Problem to solve: Report each line of the records below that uses the word "notifyBtnBgColor".

[Document images with source code]

*** Block opens ***

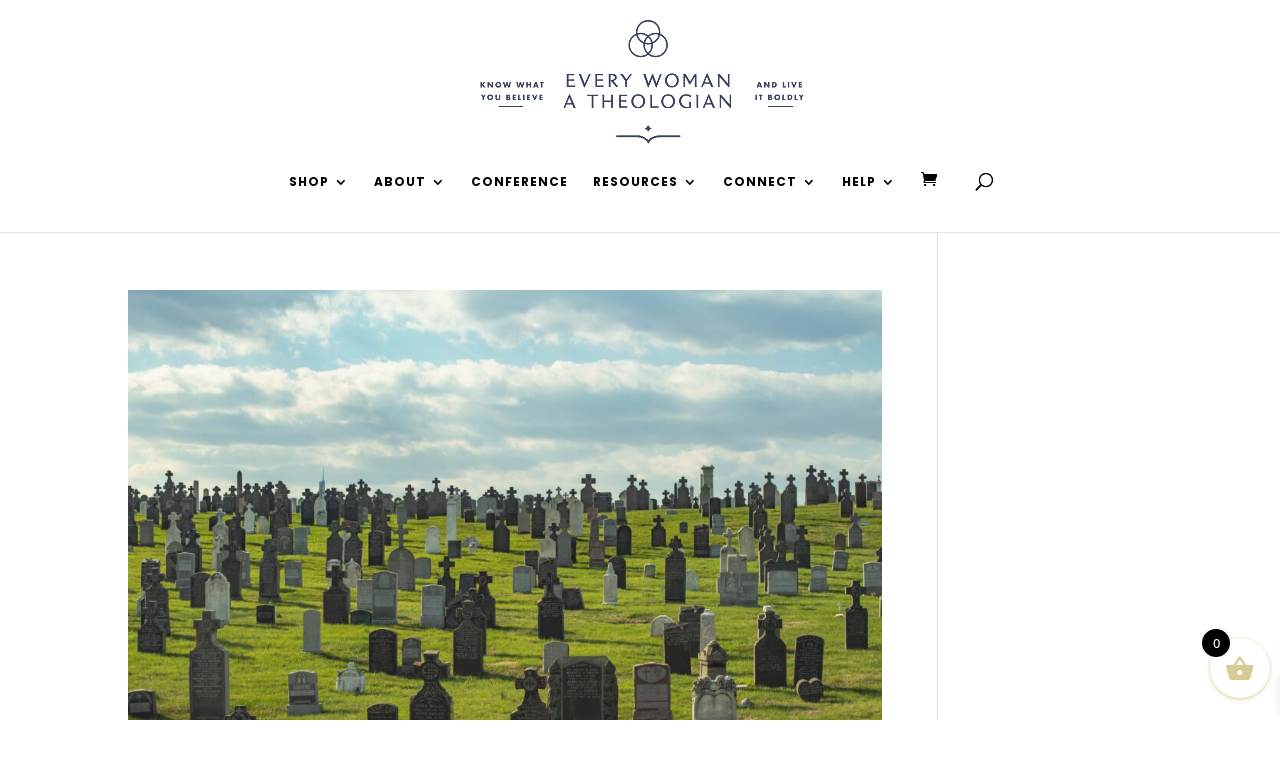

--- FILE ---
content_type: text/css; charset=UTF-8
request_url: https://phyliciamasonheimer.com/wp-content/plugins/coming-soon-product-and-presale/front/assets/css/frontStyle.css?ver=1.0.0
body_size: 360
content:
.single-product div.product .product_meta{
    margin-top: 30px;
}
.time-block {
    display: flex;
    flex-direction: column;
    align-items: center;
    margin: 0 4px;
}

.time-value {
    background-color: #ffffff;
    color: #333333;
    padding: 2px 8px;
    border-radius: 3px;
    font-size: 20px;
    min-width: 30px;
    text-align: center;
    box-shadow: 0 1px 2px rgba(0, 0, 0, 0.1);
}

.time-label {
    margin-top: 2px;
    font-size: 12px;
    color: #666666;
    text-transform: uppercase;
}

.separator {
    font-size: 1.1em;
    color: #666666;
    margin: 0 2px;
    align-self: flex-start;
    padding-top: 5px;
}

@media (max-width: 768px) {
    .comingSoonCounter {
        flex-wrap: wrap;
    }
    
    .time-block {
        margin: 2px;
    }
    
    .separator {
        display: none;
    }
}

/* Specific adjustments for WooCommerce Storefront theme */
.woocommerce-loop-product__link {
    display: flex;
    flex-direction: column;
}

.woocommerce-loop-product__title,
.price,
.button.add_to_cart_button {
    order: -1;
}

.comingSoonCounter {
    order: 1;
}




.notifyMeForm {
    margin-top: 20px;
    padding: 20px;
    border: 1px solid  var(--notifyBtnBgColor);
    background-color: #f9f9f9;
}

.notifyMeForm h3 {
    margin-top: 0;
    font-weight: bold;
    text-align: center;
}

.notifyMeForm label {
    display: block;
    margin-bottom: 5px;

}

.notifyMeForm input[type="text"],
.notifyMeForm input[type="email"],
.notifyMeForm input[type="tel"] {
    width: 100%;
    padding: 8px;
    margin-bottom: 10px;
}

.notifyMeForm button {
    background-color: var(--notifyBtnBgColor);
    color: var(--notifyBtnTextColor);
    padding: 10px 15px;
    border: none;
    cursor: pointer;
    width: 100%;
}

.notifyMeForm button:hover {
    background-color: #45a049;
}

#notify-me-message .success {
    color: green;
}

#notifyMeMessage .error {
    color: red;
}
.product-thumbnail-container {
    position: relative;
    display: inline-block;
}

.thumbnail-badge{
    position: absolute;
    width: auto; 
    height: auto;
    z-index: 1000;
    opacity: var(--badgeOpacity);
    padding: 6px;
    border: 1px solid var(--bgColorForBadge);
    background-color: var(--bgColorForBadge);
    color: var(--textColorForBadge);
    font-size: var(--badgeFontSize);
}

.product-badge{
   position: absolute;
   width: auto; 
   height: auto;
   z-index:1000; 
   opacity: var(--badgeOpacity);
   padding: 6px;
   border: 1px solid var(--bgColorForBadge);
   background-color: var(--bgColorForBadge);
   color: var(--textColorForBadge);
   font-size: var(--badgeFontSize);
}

*** Block closes ***

Response to this task:
    border: 1px solid  var(--notifyBtnBgColor);
    background-color: var(--notifyBtnBgColor);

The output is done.